- _LIST OF TASKS_:
1. In the blog page below, the quoted passage describes Dirk Nowitzki with a list of traits. Name all of those traits.
2. Print the blog page below, starting at "Tuesday, June 14, 2011" and ending at "York Jews hat.".
3. Give what comes next in the blog page below, picking up after its final sentence.

- _SOURCE EXTRACT_:
══════════

Tuesday, June 14, 2011

Google Images Search for "Cleveland Indians Racist"


I came across this hat today (which is a real thing and caused a bit of controversy a few years ago, because, I mean, just look at it). This prompted me to run a quick Google images search for "Cleveland Indians Racist." Below is some of the best stuff I found.


I'd totally wear the New York Jews hat.





You get my point?

Sunday, June 12, 2011

Why We Hate LeBron (according to one guy)


Not a citizen

I think LeBron James is a schmuck. He will undoubtedly retire as one of the greatest players of his generation--probably one of the best players ever. I have no qualms with that, because it is an objective fact that he is able to do things on the court that few others can.

But for many (including me) it is hard to overlook his narcissistic prickishness. Simply put, taking an hour of national airtime to inform your former team and the entire city of Cleveland that you are "taking your talents to South Beach" is a huge dick move. So now a lot of people hate LeBron James. This is old news.

To the most lispingist man on Around the Horn, Bill Plaschke, however, it's much more complex than that. Plaschke speculates that maybe we don't like the Heat because we can't tell LeBron apart from Dred Scott*:
I know where it starts, of course. We all know where it starts. It starts, and possibly ends, with Dirk Nowitzki versus LeBron James.

Even though he hails from Germany, the Mavericks star Nowitzki is viewed as an all-American player. Humble, deferential, shaggy hair, floppy walk — he's Jimmy Chitwood with an accent.

Even thought he hails from middle America, the Heat star James is viewed as a foreigner. Dark stare, hulking frame, intimidating swagger — he's Ivan Drago with a headband.
I know that Plaschke is actually attempting to critique this view, but the ease with which the words appear to roll off his fingers is chill-inducing. Later in the article, he backs away from this characterization.
Not a citizen either
Far be it from me to actually defend people against the charge of racial bias, but Plaschke is just wrong on this one. People hate LeBron because he's a nonpareil douchebag. LeBron is such a douchebag that douchebags insult each other by calling each other LeBron. This is a point he raises (in so many words) later in the article, but also backs away from.

Really, Plaschke's article is an example of a terrible piece of sportswriting more than anything else. It is terrible in the way sportswriting is typically terrible: offer a theory for a phenomenon you are attempting to understand, dismiss your own theory; offer another theory for the phenomenon, dismiss your own theory again; offer another theory for the phenomenon, dismiss the theory again; conclude with a wishy-washy statement that doesn't actually bring the reader any closer to understanding the phenomenon you set out to dissect in the first place. Read the article, you'll see what I mean.

══════════

- _SOURCE INFORMATION_:
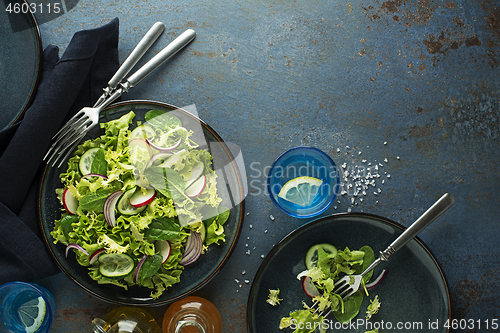 Image of Salad green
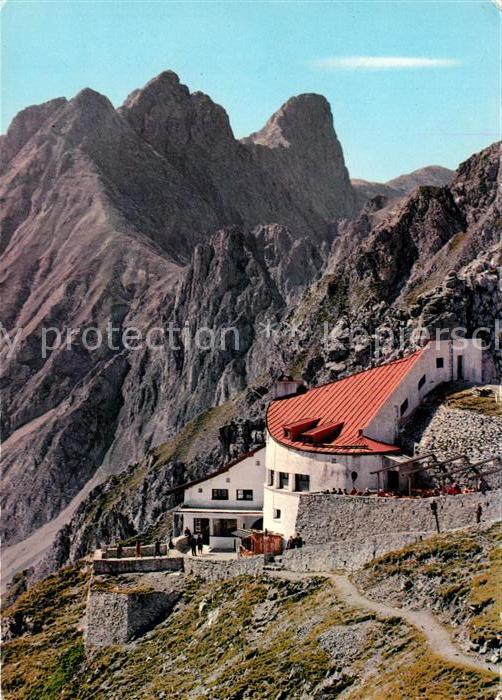 Innsbruck Nordkettenbahn Hafelekar Bergstation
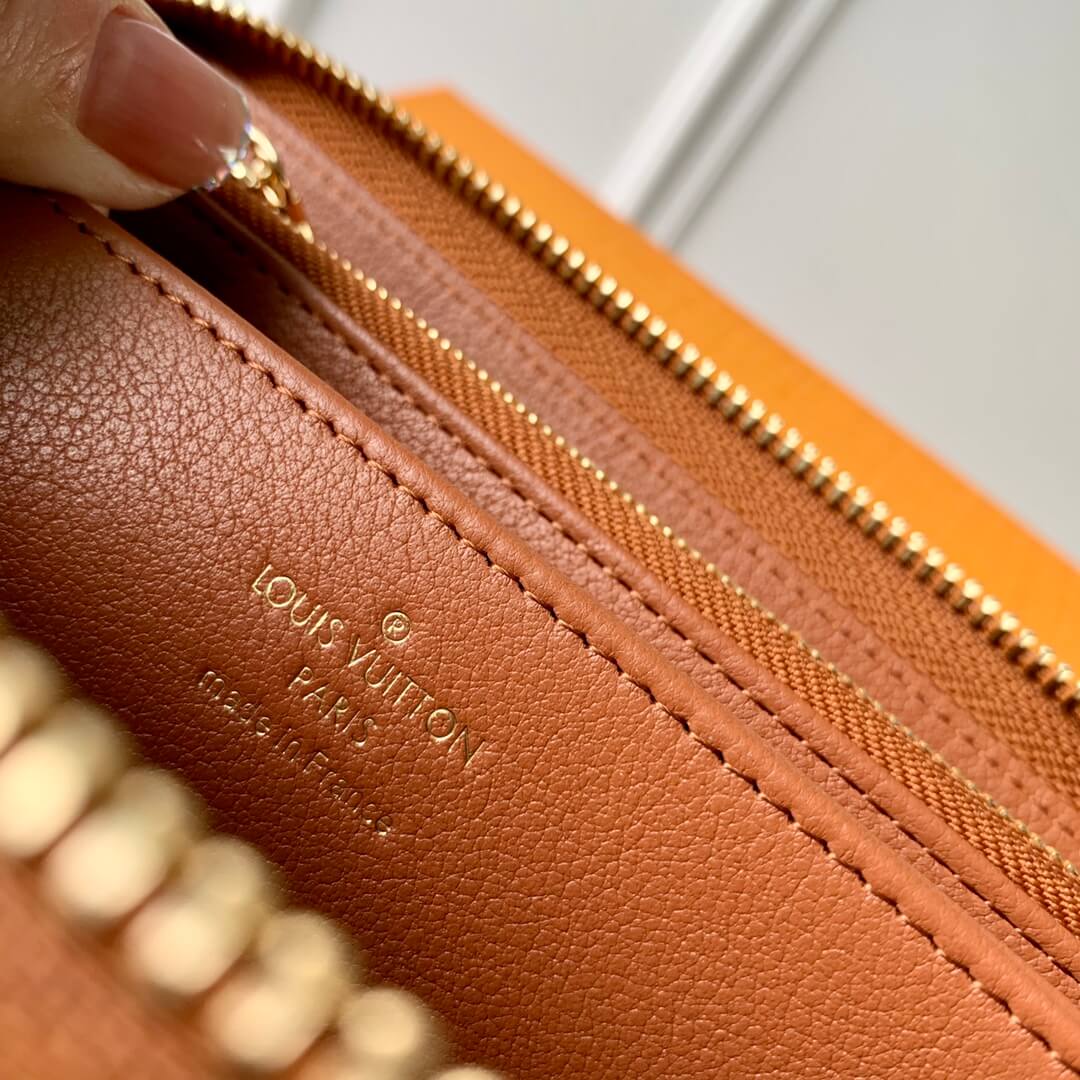 louis vuitton lv zippy wallet m81141 brown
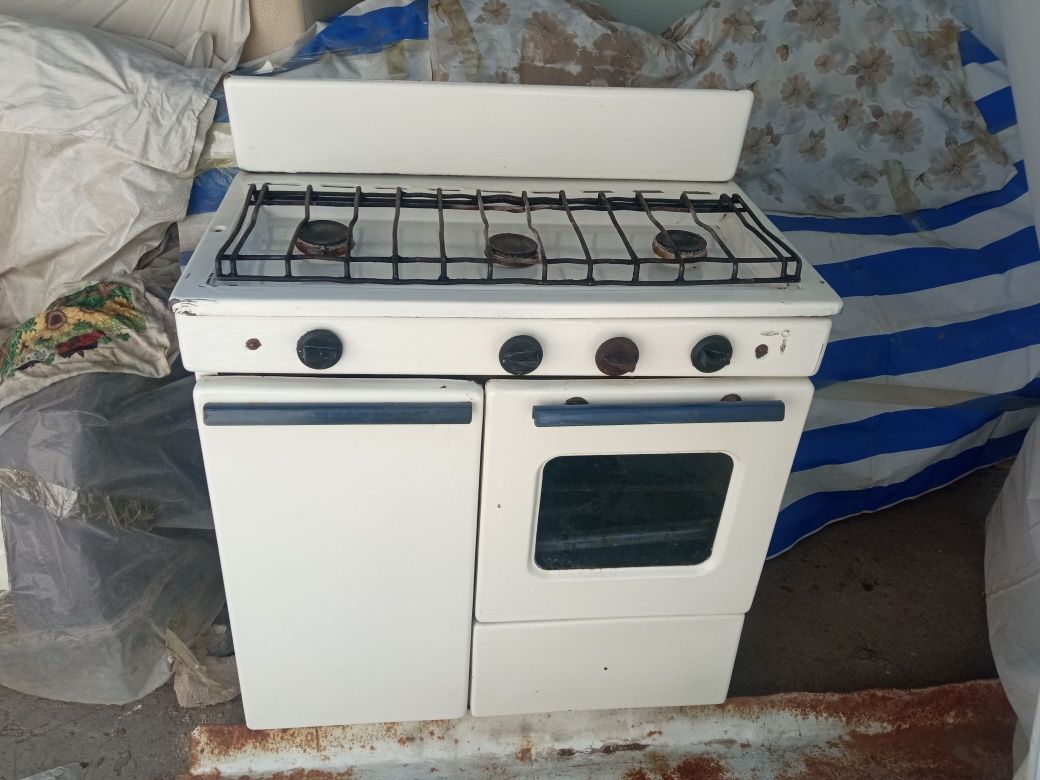 Плита газовая б/у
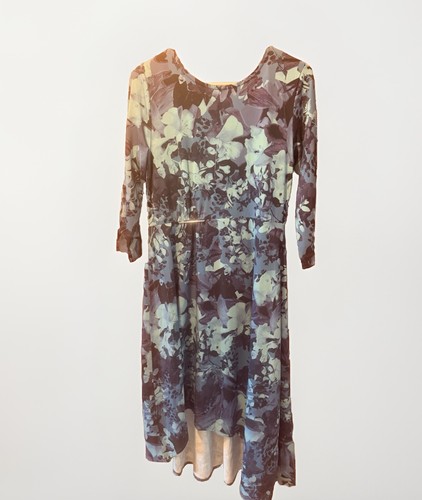 Abito donna midi floreale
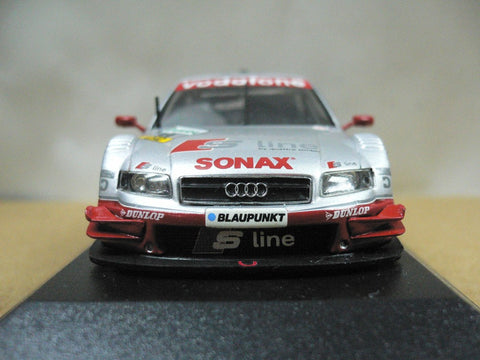 MINICHAMPS 1/43 AUDI A4 DTM 2005 AUDI SPORT TEAM JOEST F.STIPPER #19 (400 051419) (06582) (PIU120)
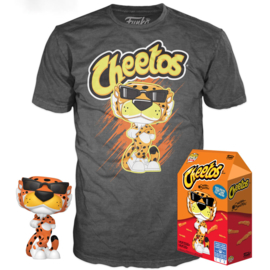 FUNKO Set figure POP & Tee Cheetos Chester Cheetah - Exclusive (77)
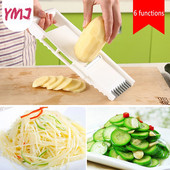 Köögividinad Multifunktsionaalsed 6-osalised köögiviljad, puuviljad, lõikurid, söögiriistad, koorimine, hööveldamine kurgiviilud, kartul, purustatud küüslauk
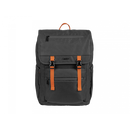 Rucsac laptop natec niala ginger, compatibilitate dimensiune laptop 15.6", 4 compartimente, capacitate 18l, material 100% recycled p olyester, negru/portocaliu,  Genti laptop | electropc.ro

══════════

- _RESULTS BY TASK_:
1. Humble, deferential, shaggy hair, floppy walk

2.
Tuesday, June 14, 2011

Google Images Search for "Cleveland Indians Racist"


I came across this hat today (which is a real thing and caused a bit of controversy a few years ago, because, I mean, just look at it). This prompted me to run a quick Google images search for "Cleveland Indians Racist." Below is some of the best stuff I found.


I'd totally wear the New York Jews hat.

3.
It's like post-modernism without the highfalutin twaddle.
_____

*It is perhaps worth noting that both James and Scott have famous "decisions" associated with them. 

See also: Bill Plaschke tries Bill Simmons on for size

Friday, June 3, 2011

Where have all the black catchers gone?


Last of the black catchers

Last week, the San Francisco Giants' wunderkind catcher and the reigning NL Rookie of the Year, Buster Posey, got his leg all kinds of fucked up in a collision at home plate with Marlins rookie Scott Cousins. Posey will be out for the season with a fucked up leg, which has sparked a debate in baseball circles about home plate collisions. Namely, should they be outlawed and, if so, how do you go about outlawing them? "The home plate collision is as old as the game itself," the traditionalists argue, "we cannot alter the very fabric of our hallowed national pastime." On the other side, are those who maintain that player safety is paramount. "Player safety is paramount," they say.

Personally, I tend to side with the "player safety" camp, but others have raised an important question. Home plate collisions have been happening for decades--more than a century, even--with catchers sustaining severe injuries relatively infrequently, so why are we just now beginning to have a serious discussion about outlawing the home plate collision? If Buster Posey wasn't young, handsome, and extremely valuable to his team, would we even be having this debate? If it was, say, Rod Barajas who got lit up at the plate, would anyone have even noticed what happened?

Let's take this one step further. (For, what kind of racial provocateur would I be if I didn't take things one step further?) If Buster Posey was black, would we be having this debate about home plate collisions? Well, yeah. Most likely, if Buster Posey was still young, handsome, and extremely valuable to his team, and the only thing that was different about him was that he was black, we probably would still be having this debate. BUT, the problem is this would never happen because there are no black catchers (and by this I mean there are no African American catchers).

Russell Martin of the New York Yankees has an Afro-Canadian father, but under my rigid and admittedly arbitrary system of classification, he cannot be counted. In fact, if my research is to be trusted, the last African-American catcher to play at the Major League level was Charles Johnson. Johnson last appeared in a Major League game in June of 2005 -- nearly six years ago. Where have they all gone?

It is not news that African American participation in baseball has dwindled in recent years. But one would think that at least some of the comparatively few African American players to reach the big leagues in the last six years would be black. Perhaps this speaks to a concerted effort at lower levels of play to shepherd black players away from the catcher position and towards other parts of the diamond. Perhaps a similar set of racial mystifications that surround the quarterback position -- concerning the qualities that are believed to be required to succeed at the position and the people who are believed to possess those qualities -- also surround the catcher position. After all, the catcher is called "the coach on the field". Or maybe it's just the luck of the draw.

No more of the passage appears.